[Collected data entries]
┌──
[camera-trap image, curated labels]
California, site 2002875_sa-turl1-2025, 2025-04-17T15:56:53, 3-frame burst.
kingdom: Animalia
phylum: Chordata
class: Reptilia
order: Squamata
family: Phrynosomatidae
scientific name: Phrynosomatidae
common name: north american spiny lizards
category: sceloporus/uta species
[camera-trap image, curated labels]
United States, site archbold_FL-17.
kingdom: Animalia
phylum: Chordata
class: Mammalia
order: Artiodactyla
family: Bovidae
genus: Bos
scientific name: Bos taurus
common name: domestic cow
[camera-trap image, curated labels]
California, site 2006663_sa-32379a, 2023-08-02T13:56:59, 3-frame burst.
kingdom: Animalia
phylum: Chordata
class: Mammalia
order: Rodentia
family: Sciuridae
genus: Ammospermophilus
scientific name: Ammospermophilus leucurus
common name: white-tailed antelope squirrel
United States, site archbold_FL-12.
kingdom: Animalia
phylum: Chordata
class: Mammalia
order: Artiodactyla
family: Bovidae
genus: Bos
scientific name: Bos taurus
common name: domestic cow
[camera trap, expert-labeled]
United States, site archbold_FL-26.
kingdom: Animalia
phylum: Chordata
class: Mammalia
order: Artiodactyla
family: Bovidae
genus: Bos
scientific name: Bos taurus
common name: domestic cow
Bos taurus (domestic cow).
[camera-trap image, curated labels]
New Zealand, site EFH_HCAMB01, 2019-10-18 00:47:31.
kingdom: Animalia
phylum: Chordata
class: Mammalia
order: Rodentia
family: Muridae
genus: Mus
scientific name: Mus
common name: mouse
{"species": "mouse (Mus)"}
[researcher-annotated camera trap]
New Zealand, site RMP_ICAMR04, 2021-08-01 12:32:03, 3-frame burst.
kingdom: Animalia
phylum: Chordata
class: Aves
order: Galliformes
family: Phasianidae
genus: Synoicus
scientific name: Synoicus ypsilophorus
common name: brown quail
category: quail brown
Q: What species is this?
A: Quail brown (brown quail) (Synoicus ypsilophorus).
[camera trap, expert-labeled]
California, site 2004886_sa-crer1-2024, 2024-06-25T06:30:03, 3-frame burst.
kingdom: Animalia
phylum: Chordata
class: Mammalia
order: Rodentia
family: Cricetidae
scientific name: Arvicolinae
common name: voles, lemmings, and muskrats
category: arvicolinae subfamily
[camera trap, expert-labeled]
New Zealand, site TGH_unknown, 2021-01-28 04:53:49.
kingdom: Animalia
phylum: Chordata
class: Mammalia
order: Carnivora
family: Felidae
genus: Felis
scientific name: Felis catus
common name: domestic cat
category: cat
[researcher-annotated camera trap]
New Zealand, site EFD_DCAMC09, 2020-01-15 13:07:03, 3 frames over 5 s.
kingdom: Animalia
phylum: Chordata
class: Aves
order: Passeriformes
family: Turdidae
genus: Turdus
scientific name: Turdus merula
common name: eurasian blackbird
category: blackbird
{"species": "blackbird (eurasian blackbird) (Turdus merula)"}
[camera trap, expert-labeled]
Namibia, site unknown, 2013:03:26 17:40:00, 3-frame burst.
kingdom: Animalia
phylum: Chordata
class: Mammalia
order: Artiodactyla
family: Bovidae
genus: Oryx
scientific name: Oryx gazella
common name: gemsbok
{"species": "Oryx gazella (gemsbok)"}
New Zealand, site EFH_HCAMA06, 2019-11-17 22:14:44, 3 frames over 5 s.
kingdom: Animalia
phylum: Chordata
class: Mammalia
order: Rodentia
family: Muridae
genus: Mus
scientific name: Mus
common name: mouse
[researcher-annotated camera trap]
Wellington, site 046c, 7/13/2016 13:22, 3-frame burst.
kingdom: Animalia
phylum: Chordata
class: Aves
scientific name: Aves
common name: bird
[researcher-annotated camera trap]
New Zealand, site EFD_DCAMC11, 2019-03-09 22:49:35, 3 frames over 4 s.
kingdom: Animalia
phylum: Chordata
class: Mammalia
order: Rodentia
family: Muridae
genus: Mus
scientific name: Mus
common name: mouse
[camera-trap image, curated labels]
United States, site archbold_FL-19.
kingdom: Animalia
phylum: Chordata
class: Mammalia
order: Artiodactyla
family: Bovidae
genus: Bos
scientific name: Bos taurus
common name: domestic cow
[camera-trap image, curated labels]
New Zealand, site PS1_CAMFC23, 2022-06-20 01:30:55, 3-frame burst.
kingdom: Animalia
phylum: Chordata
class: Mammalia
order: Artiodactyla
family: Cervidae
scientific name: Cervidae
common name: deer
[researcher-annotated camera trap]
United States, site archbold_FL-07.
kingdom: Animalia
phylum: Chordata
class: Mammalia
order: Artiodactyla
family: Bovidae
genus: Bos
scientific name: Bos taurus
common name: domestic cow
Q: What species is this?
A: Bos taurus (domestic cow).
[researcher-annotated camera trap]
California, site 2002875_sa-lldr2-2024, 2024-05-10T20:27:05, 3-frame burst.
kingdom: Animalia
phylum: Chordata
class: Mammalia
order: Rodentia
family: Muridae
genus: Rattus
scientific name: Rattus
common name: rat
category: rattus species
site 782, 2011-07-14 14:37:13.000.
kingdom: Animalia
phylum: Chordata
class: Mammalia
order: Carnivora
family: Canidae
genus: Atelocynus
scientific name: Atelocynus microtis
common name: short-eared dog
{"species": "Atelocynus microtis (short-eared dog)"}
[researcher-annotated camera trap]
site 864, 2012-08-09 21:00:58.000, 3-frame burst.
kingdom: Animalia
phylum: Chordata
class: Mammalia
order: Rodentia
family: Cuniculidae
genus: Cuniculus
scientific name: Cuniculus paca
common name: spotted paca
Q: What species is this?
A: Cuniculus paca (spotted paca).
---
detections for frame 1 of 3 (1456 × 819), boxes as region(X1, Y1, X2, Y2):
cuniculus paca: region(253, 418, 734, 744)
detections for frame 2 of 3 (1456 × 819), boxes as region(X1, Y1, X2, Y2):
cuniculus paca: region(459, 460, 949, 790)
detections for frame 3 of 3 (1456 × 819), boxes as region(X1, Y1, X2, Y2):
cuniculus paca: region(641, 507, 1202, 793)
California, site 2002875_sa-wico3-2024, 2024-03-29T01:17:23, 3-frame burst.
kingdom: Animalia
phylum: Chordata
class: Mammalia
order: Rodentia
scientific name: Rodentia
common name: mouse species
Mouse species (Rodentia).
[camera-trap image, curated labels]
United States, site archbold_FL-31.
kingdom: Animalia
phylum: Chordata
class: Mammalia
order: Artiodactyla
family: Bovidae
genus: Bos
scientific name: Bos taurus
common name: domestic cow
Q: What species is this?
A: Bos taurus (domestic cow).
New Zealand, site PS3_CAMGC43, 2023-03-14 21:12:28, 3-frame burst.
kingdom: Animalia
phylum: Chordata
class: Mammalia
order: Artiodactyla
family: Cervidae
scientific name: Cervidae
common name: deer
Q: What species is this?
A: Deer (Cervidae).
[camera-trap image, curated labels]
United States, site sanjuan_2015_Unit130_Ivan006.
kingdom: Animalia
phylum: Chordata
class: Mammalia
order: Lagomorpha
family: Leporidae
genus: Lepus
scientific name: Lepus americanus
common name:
└──
- **Assigned task**: The records above are to be output in full and without error.

- **Finished task**:
[camera-trap image, curated labels]
California, site 2002875_sa-turl1-2025, 2025-04-17T15:56:53, 3-frame burst.
kingdom: Animalia
phylum: Chordata
class: Reptilia
order: Squamata
family: Phrynosomatidae
scientific name: Phrynosomatidae
common name: north american spiny lizards
category: sceloporus/uta species
[camera-trap image, curated labels]
United States, site archbold_FL-17.
kingdom: Animalia
phylum: Chordata
class: Mammalia
order: Artiodactyla
family: Bovidae
genus: Bos
scientific name: Bos taurus
common name: domestic cow
[camera-trap image, curated labels]
California, site 2006663_sa-32379a, 2023-08-02T13:56:59, 3-frame burst.
kingdom: Animalia
phylum: Chordata
class: Mammalia
order: Rodentia
family: Sciuridae
genus: Ammospermophilus
scientific name: Ammospermophilus leucurus
common name: white-tailed antelope squirrel
United States, site archbold_FL-12.
kingdom: Animalia
phylum: Chordata
class: Mammalia
order: Artiodactyla
family: Bovidae
genus: Bos
scientific name: Bos taurus
common name: domestic cow
[camera trap, expert-labeled]
United States, site archbold_FL-26.
kingdom: Animalia
phylum: Chordata
class: Mammalia
order: Artiodactyla
family: Bovidae
genus: Bos
scientific name: Bos taurus
common name: domestic cow
Bos taurus (domestic cow).
[camera-trap image, curated labels]
New Zealand, site EFH_HCAMB01, 2019-10-18 00:47:31.
kingdom: Animalia
phylum: Chordata
class: Mammalia
order: Rodentia
family: Muridae
genus: Mus
scientific name: Mus
common name: mouse
{"species": "mouse (Mus)"}
[researcher-annotated camera trap]
New Zealand, site RMP_ICAMR04, 2021-08-01 12:32:03, 3-frame burst.
kingdom: Animalia
phylum: Chordata
class: Aves
order: Galliformes
family: Phasianidae
genus: Synoicus
scientific name: Synoicus ypsilophorus
common name: brown quail
category: quail brown
Q: What species is this?
A: Quail brown (brown quail) (Synoicus ypsilophorus).
[camera trap, expert-labeled]
California, site 2004886_sa-crer1-2024, 2024-06-25T06:30:03, 3-frame burst.
kingdom: Animalia
phylum: Chordata
class: Mammalia
order: Rodentia
family: Cricetidae
scientific name: Arvicolinae
common name: voles, lemmings, and muskrats
category: arvicolinae subfamily
[camera trap, expert-labeled]
New Zealand, site TGH_unknown, 2021-01-28 04:53:49.
kingdom: Animalia
phylum: Chordata
class: Mammalia
order: Carnivora
family: Felidae
genus: Felis
scientific name: Felis catus
common name: domestic cat
category: cat
[researcher-annotated camera trap]
New Zealand, site EFD_DCAMC09, 2020-01-15 13:07:03, 3 frames over 5 s.
kingdom: Animalia
phylum: Chordata
class: Aves
order: Passeriformes
family: Turdidae
genus: Turdus
scientific name: Turdus merula
common name: eurasian blackbird
category: blackbird
{"species": "blackbird (eurasian blackbird) (Turdus merula)"}
[camera trap, expert-labeled]
Namibia, site unknown, 2013:03:26 17:40:00, 3-frame burst.
kingdom: Animalia
phylum: Chordata
class: Mammalia
order: Artiodactyla
family: Bovidae
genus: Oryx
scientific name: Oryx gazella
common name: gemsbok
{"species": "Oryx gazella (gemsbok)"}
New Zealand, site EFH_HCAMA06, 2019-11-17 22:14:44, 3 frames over 5 s.
kingdom: Animalia
phylum: Chordata
class: Mammalia
order: Rodentia
family: Muridae
genus: Mus
scientific name: Mus
common name: mouse
[researcher-annotated camera trap]
Wellington, site 046c, 7/13/2016 13:22, 3-frame burst.
kingdom: Animalia
phylum: Chordata
class: Aves
scientific name: Aves
common name: bird
[researcher-annotated camera trap]
New Zealand, site EFD_DCAMC11, 2019-03-09 22:49:35, 3 frames over 4 s.
kingdom: Animalia
phylum: Chordata
class: Mammalia
order: Rodentia
family: Muridae
genus: Mus
scientific name: Mus
common name: mouse
[camera-trap image, curated labels]
United States, site archbold_FL-19.
kingdom: Animalia
phylum: Chordata
class: Mammalia
order: Artiodactyla
family: Bovidae
genus: Bos
scientific name: Bos taurus
common name: domestic cow
[camera-trap image, curated labels]
New Zealand, site PS1_CAMFC23, 2022-06-20 01:30:55, 3-frame burst.
kingdom: Animalia
phylum: Chordata
class: Mammalia
order: Artiodactyla
family: Cervidae
scientific name: Cervidae
common name: deer
[researcher-annotated camera trap]
United States, site archbold_FL-07.
kingdom: Animalia
phylum: Chordata
class: Mammalia
order: Artiodactyla
family: Bovidae
genus: Bos
scientific name: Bos taurus
common name: domestic cow
Q: What species is this?
A: Bos taurus (domestic cow).
[researcher-annotated camera trap]
California, site 2002875_sa-lldr2-2024, 2024-05-10T20:27:05, 3-frame burst.
kingdom: Animalia
phylum: Chordata
class: Mammalia
order: Rodentia
family: Muridae
genus: Rattus
scientific name: Rattus
common name: rat
category: rattus species
site 782, 2011-07-14 14:37:13.000.
kingdom: Animalia
phylum: Chordata
class: Mammalia
order: Carnivora
family: Canidae
genus: Atelocynus
scientific name: Atelocynus microtis
common name: short-eared dog
{"species": "Atelocynus microtis (short-eared dog)"}
[researcher-annotated camera trap]
site 864, 2012-08-09 21:00:58.000, 3-frame burst.
kingdom: Animalia
phylum: Chordata
class: Mammalia
order: Rodentia
family: Cuniculidae
genus: Cuniculus
scientific name: Cuniculus paca
common name: spotted paca
Q: What species is this?
A: Cuniculus paca (spotted paca).
---
detections for frame 1 of 3 (1456 × 819), boxes as region(X1, Y1, X2, Y2):
cuniculus paca: region(253, 418, 734, 744)
detections for frame 2 of 3 (1456 × 819), boxes as region(X1, Y1, X2, Y2):
cuniculus paca: region(459, 460, 949, 790)
detections for frame 3 of 3 (1456 × 819), boxes as region(X1, Y1, X2, Y2):
cuniculus paca: region(641, 507, 1202, 793)
California, site 2002875_sa-wico3-2024, 2024-03-29T01:17:23, 3-frame burst.
kingdom: Animalia
phylum: Chordata
class: Mammalia
order: Rodentia
scientific name: Rodentia
common name: mouse species
Mouse species (Rodentia).
[camera-trap image, curated labels]
United States, site archbold_FL-31.
kingdom: Animalia
phylum: Chordata
class: Mammalia
order: Artiodactyla
family: Bovidae
genus: Bos
scientific name: Bos taurus
common name: domestic cow
Q: What species is this?
A: Bos taurus (domestic cow).
New Zealand, site PS3_CAMGC43, 2023-03-14 21:12:28, 3-frame burst.
kingdom: Animalia
phylum: Chordata
class: Mammalia
order: Artiodactyla
family: Cervidae
scientific name: Cervidae
common name: deer
Q: What species is this?
A: Deer (Cervidae).
[camera-trap image, curated labels]
United States, site sanjuan_2015_Unit130_Ivan006.
kingdom: Animalia
phylum: Chordata
class: Mammalia
order: Lagomorpha
family: Leporidae
genus: Lepus
scientific name: Lepus americanus
common name:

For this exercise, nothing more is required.